▸ **WORK REQUIRED**: Could you reproduce the data below word for word, keeping every line from first to last?

--- Begin DATA SHOWN ---

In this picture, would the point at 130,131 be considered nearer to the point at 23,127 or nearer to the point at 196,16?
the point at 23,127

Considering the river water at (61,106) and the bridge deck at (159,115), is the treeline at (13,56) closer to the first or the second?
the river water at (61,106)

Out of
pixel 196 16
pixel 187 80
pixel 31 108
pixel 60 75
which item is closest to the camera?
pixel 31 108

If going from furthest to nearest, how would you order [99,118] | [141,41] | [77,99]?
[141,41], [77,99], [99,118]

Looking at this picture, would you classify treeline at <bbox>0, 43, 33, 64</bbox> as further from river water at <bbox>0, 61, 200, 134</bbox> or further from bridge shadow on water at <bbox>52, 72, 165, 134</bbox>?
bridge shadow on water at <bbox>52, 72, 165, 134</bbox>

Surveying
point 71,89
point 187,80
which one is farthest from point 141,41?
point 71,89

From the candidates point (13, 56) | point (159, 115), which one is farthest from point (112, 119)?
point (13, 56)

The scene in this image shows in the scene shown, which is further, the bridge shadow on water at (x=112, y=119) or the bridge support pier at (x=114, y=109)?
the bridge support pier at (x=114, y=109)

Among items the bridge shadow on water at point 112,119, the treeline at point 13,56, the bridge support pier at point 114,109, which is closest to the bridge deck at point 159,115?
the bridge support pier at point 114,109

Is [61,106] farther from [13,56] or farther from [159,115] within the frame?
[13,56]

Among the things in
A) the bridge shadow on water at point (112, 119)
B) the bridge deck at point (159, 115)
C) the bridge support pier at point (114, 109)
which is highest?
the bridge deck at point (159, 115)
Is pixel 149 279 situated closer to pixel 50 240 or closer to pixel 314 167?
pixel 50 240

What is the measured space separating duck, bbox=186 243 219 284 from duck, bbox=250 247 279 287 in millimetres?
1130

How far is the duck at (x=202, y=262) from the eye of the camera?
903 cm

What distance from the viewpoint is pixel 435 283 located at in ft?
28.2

--- End DATA SHOWN ---

▸ **EXERCISE SOLUTION**:
In this picture, would the point at 130,131 be considered nearer to the point at 23,127 or nearer to the point at 196,16?
the point at 23,127

Considering the river water at (61,106) and the bridge deck at (159,115), is the treeline at (13,56) closer to the first or the second?
the river water at (61,106)

Out of
pixel 196 16
pixel 187 80
pixel 31 108
pixel 60 75
which item is closest to the camera?
pixel 31 108

If going from furthest to nearest, how would you order [99,118] | [141,41] | [77,99]?
[141,41], [77,99], [99,118]

Looking at this picture, would you classify treeline at <bbox>0, 43, 33, 64</bbox> as further from river water at <bbox>0, 61, 200, 134</bbox> or further from bridge shadow on water at <bbox>52, 72, 165, 134</bbox>?
bridge shadow on water at <bbox>52, 72, 165, 134</bbox>

Surveying
point 71,89
point 187,80
which one is farthest from point 141,41?
point 71,89

From the candidates point (13, 56) | point (159, 115), which one is farthest from point (112, 119)?
point (13, 56)

The scene in this image shows in the scene shown, which is further, the bridge shadow on water at (x=112, y=119) or the bridge support pier at (x=114, y=109)?
the bridge support pier at (x=114, y=109)

Among items the bridge shadow on water at point 112,119, the treeline at point 13,56, the bridge support pier at point 114,109, which is closest to the bridge deck at point 159,115?
the bridge support pier at point 114,109

Is [61,106] farther from [13,56] or farther from [159,115] within the frame?
[13,56]

Among the things in
A) the bridge shadow on water at point (112, 119)
B) the bridge deck at point (159, 115)
C) the bridge support pier at point (114, 109)
which is highest?
the bridge deck at point (159, 115)
Is pixel 149 279 situated closer to pixel 50 240 or closer to pixel 314 167?
pixel 50 240

What is the measured space separating duck, bbox=186 243 219 284 from duck, bbox=250 247 279 287 in millimetres?
1130

How far is the duck at (x=202, y=262) from the eye of the camera?
903 cm

What distance from the viewpoint is pixel 435 283 located at in ft?
28.2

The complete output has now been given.